Re: kernel BUG at mm/rmap.c:480 in 2.6.10-rc3-bk7

From: Hugh Dickins
Date: Thu Dec 16 2004 - 12:14:25 EST


On Thu, 16 Dec 2004, Andrea Arcangeli wrote:
> them. I still don't excude they're a real fix though, the fact I can't
> tell the exact reason why they help doesn't mean they're not fixing the
> real bug

They avoid the bug because zap_pte_range only calls page_remove_rmap
if page_mapped(page): that's pretty much equivalent to saying "only
call page_remove_rmap if we won't hit its BUG_ON".

Though the likelihood is that the pages were found not pageable in
your patch's do_no_page (either PageReserved or !page->mapping or
both), so had page_mapcount 0 throughout, and zap_pte_range
was therefore quite right to be skipping their page_remove_rmap.

> Infact if a page becomes suddenly unreserved, shouldn't the accounting
> break anyways at the page->count level? The page would be freed twice
> instead of once.

There's very much a danger of that, and I'd been expecting Greg's
printks to show page_count 0; but in fact the page_counts were 3 or
2 or 1, none 0. Might have fallen prematurely to 0 and below later,
I suppose (but my patch included a get_page to suppress the boring
clutter of stack backtraces which would follow in that case).
Depends on the sequence of gets, sets, clears, puts.

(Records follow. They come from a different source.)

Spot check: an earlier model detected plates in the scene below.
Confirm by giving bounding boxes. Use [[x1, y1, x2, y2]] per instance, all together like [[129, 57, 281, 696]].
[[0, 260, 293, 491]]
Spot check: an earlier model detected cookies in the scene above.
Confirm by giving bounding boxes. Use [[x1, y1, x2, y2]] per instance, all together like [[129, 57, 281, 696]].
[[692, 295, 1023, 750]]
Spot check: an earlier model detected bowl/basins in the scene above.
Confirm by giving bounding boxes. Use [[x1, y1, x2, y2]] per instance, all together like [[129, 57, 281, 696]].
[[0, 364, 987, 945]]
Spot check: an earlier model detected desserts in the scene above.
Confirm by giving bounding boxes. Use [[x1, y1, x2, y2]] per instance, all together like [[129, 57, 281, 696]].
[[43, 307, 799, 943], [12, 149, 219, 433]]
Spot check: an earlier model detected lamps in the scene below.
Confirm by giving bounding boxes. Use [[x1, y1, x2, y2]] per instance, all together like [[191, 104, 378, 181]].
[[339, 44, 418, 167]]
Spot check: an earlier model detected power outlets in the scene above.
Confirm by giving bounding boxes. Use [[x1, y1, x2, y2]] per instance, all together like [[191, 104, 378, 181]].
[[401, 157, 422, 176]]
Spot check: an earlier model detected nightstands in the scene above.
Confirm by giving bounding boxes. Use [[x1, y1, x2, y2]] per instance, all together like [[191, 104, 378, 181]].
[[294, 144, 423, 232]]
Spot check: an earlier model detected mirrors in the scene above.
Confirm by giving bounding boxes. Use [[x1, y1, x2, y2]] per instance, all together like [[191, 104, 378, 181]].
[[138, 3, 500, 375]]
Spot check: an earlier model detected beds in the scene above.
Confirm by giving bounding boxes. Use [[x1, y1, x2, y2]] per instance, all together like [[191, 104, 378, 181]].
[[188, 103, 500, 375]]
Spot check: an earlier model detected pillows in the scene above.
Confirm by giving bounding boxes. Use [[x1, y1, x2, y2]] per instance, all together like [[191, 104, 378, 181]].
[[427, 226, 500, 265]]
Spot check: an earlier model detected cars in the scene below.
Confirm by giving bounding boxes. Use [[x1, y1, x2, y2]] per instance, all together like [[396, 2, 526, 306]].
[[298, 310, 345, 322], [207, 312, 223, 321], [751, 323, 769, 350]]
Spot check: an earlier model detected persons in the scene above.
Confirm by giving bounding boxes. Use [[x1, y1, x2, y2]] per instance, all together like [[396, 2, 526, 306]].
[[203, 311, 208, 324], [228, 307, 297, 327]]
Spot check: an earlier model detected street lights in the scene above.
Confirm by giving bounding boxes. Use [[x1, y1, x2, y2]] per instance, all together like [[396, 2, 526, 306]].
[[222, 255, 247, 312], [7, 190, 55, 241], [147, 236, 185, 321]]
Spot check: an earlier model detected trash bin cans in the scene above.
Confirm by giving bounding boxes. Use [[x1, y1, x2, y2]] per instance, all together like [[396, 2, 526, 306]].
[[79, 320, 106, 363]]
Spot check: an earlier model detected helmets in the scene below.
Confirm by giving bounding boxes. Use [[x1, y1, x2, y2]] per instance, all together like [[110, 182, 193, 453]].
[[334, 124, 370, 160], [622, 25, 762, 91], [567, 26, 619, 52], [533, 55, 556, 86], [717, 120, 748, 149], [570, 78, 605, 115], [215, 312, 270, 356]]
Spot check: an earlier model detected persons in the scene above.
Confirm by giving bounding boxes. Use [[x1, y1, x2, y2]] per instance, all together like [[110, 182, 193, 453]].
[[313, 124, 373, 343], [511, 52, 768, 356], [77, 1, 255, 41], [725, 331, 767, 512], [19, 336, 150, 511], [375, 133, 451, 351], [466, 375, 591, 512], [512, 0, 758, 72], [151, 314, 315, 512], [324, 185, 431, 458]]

> I wonder if the sg_cleanup explains why some mapped reserved page
> suddenly become unreserved. Can you track if the DRM_IOCTL_SG_FREE is
> being called in a mapped vma? I guess you could start by enabling
> DRM(flags) in drm_init.h.
>
> #if 0
> int DRM(flags) = DRM_FLAG_DEBUG;
> #else
> int DRM(flags) = 0;
> #endif
>
> (set to 1 and then it should print something)

Very good suggestions, DRM_IOCTL_SG_FREE does look dangerous (unreserving
and freeing pages without regard to whether still in use). Perhaps it's
not the only one, I haven't had time to recheck and must dash shortly.

But yesterday I claimed Greg's debug output showed it wasn't the
PageReserved -> !PageReserved issue I was expecting. Turns out I had
a stupid stupid bug in my patch: I forget to delete the PageReserved
return from page_add_file_rmap before setting its PG_arch_1 shadow.
So of course no PG_arch_1 in the output, that patch of little value,
and my conclusion based on no evidence. So today I'm again suspecting
it is that the PageReserved is cleared too early (and therefore page
likely to be freed to early).

Fixed (I hope!) patch below: Greg, please remove Andrea's patch (not
because we have our little disagreement about it, but because it will
prevent printing out the info I need), and please remove my patch of
yesterday, applying the patch below instead; then rebuild and redo
yesterday's test - sorry! Can do that along with the DRM_FLAG_DEBUG
Andrea recommends, or separately if you prefer - certainly use of
DRM_IOCTL_SG_FREE will be very interesting.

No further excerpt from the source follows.